What to do when a great actor is stuck a not-so-great movie? You bite the bullet and watch anyway if the actor in question is Russell Crowe. And he’s at his cunning, commanding best as Reichsmarschall Hermann Göring, a Nazi whose soft-pedaled narcissism gives him gobs of unearned confidence. Enough to fool the international tribunal at Nuremberg where he’ll stand trial for war crimes with 21 other Nazis in the high command? That’s the idea.

Ideas are otherwise in short supply in “Nuremberg,” now in theaters where writer-director James Vanderbilt hopes to fool audiences into thinking this gloss job over the facts actually has something to say. There was more complexity in 1961’s “Judgement at Nuremberg, an all-star, awards-bait, concentration camp drama in which defense attorney (Oscar winner Maximilian Schell) argued that German guilt must be shared with Hitler supporters worldwide, including the Soviet Union, the Vatican, Winston Churchill and American industrialists.

In this film, the obvious answer is always the right one.

The new “Nuremberg” finds it easier to focus on whether an Army psychiatrist, U.S. Lieutenant Colonel Douglas Kelley (a sometimes comically intense Rami Malek), can trip up Göring while deciding if he’s fit to stand trial. Of course he can take the stand or there’d be no movie. And there’s not much of one anyway as the script underlines everything obvious in Jack El-Hai’s 2013 novel “The Nazi and the Psychiatrist.”  

Still, Crowe keeps us riveted, with Göring speaking German until Kelley suckers him into conversing in English, which the sly old fox does beautifully. He also never drops his air of privilege. Even while surrendering to the Allies, Hitler’s best buddy asks for someone to carry his luggage. That someone will is a foregone conclusion.

Kelley seems besotted, transferring messages from the good-humored monster to his wife Emmy (Lotte Verbeek) and their daughter. Is Kelley really falling for Göring’s charm act? Or is he using their bogus friendship to get material for a probable bestseller? In this film, the obvious answer is always the right one.

• • • • • • •

**REQUIRED ACTIONS**:
1. In the Nuremberg review, what does Göring ask for while surrendering to the Allies?
2. Carry on the Nuremberg review from its last sentence.
The data after the Nuremberg review are separate material, unrelated to it.

**RECORD SET**:
• • • • • • •

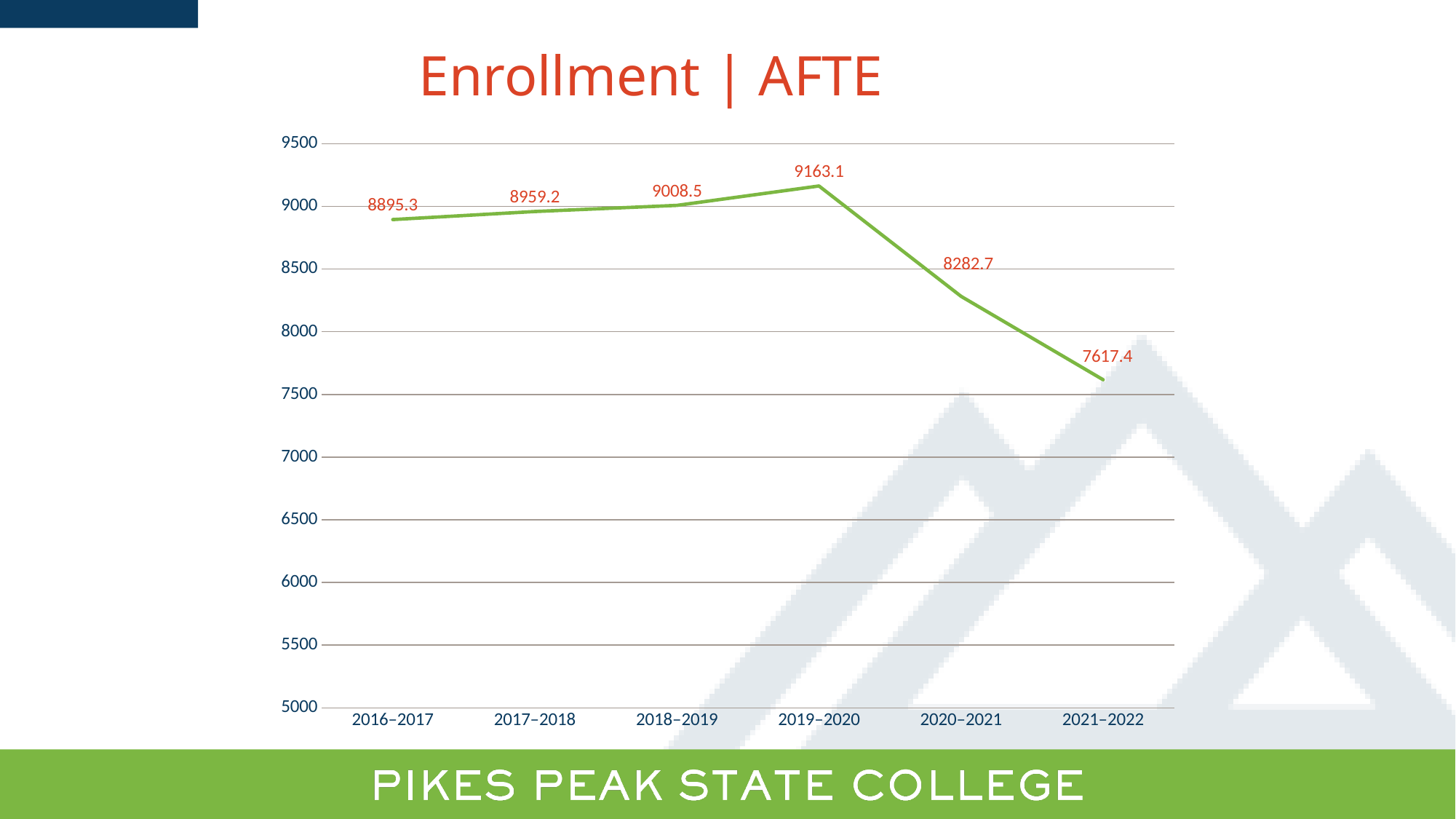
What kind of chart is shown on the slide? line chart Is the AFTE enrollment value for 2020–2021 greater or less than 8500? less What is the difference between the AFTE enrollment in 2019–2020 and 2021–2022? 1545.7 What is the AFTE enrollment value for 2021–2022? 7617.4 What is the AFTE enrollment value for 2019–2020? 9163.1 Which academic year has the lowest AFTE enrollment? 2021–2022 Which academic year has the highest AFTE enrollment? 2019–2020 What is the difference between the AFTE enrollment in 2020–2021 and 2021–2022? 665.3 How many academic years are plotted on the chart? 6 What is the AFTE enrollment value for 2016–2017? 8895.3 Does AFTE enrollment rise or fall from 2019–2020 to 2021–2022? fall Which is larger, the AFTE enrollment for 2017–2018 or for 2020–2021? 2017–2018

• • • • • • •

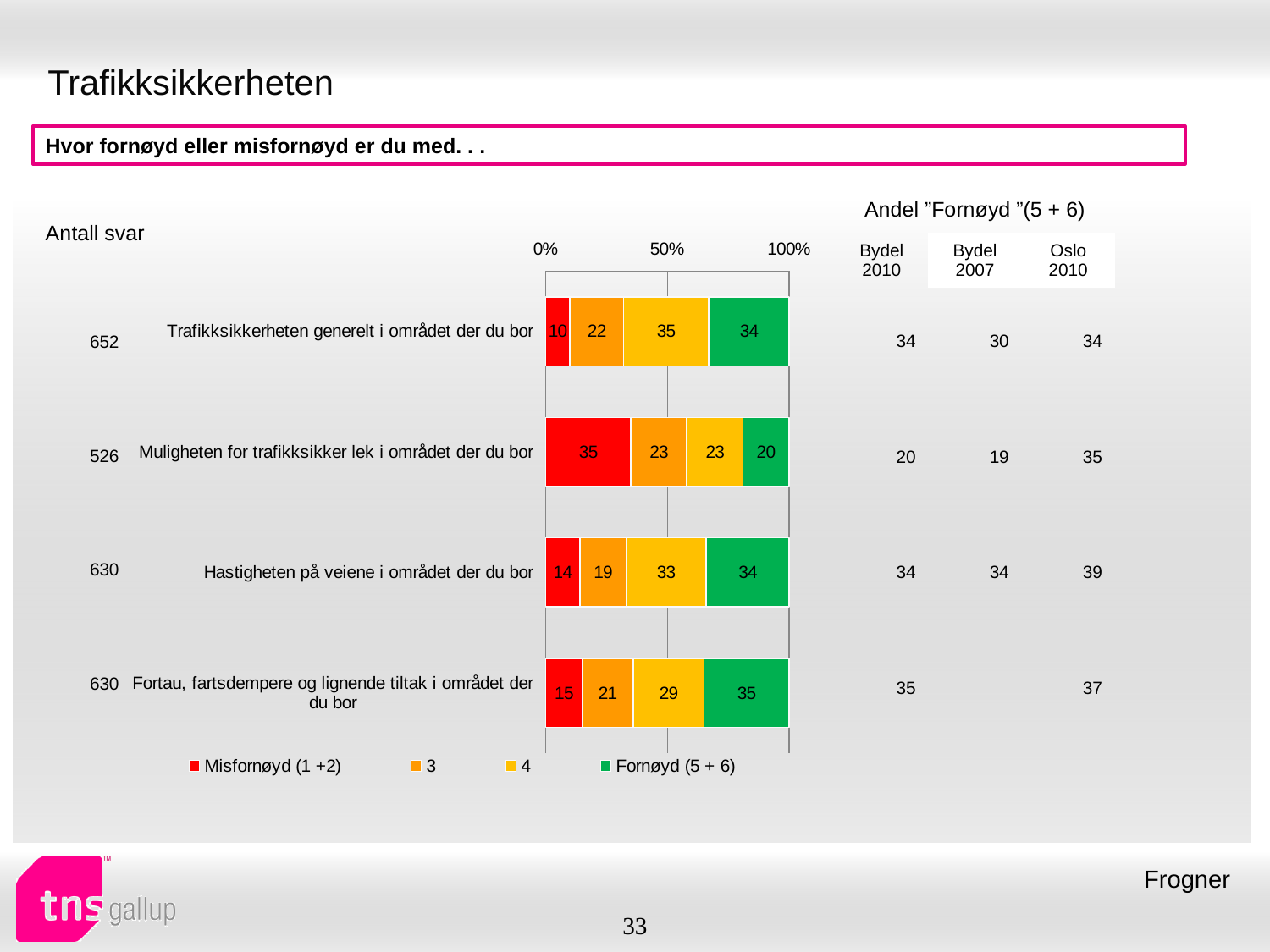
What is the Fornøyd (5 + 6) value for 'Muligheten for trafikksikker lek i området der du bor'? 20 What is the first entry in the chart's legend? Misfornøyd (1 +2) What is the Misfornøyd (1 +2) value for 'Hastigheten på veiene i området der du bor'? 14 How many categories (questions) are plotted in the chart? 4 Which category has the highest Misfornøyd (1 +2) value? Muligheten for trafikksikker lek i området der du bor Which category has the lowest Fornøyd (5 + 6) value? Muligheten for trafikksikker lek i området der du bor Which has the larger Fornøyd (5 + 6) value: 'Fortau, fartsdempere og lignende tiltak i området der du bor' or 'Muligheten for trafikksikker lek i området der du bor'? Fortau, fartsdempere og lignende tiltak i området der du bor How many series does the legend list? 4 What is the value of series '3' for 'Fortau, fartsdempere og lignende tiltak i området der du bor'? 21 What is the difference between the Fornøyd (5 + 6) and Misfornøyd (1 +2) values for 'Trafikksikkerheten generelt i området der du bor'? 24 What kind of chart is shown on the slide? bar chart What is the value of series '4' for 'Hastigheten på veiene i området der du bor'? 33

• • • • • • •

**ANSWERS FOR THIS EXERCISE**:
1. Someone to carry his luggage.

2.
The film is here for the trials, dreamed up by U.S. Supreme Court Justice Robert H. Jackson, played by Michael Shannon with a restraint few others in this cast attempt to adopt. One exception is Leo Woodall (a baddie in the conspiracy to kill Jennifer Coolidge in “The White Lotus” Season 2) as a secretive American soldier assigned to the case who casts a wary eye on the suspicious doings between Kelley and Göring.

A neutral Leo Woodall is flanked by Nazi Russell Crowe and suckup shrink Rami Malek in “Nuremberg,” from Sony Pictures Classics

The tensions come to a boil when Göring stops with the soft sell and shows Kelley why he’s not to be trifled with. It seems clear that Oscar winners Crowe (“Gladiator”) and Malek (“Bohemian Rhapsody”) signed on to this film to enact this clash of wills. And both deliver the fireworks.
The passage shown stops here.